-- Start of GIVEN INFORMATION --

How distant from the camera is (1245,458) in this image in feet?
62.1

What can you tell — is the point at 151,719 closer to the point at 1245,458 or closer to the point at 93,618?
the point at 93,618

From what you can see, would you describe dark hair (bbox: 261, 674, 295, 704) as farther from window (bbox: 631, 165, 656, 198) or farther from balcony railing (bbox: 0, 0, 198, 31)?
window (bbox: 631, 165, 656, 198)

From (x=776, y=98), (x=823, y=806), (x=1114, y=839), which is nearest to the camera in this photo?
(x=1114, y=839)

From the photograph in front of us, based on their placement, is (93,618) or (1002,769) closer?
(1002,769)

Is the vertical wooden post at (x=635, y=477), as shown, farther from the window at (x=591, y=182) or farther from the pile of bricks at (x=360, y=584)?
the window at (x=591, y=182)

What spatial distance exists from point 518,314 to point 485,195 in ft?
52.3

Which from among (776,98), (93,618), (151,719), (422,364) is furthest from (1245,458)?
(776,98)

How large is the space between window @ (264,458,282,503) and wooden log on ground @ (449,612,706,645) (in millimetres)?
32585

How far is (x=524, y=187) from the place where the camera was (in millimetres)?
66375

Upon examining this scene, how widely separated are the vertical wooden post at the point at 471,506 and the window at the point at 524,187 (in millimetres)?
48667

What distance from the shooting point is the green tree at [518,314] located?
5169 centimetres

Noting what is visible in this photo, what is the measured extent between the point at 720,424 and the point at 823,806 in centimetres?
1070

-- End of GIVEN INFORMATION --

#### [WRITTEN PROBLEM]
Please render the stretch of material above, from the line containing "Upon examining this" through the end, as a JSON list of strings with one string per line, leaving out blank lines.

#### [REPLY]
[
  "Upon examining this scene, how widely separated are the vertical wooden post at the point at 471,506 and the window at the point at 524,187 (in millimetres)?",
  "48667",
  "What distance from the shooting point is the green tree at [518,314] located?",
  "5169 centimetres",
  "Noting what is visible in this photo, what is the measured extent between the point at 720,424 and the point at 823,806 in centimetres?",
  "1070"
]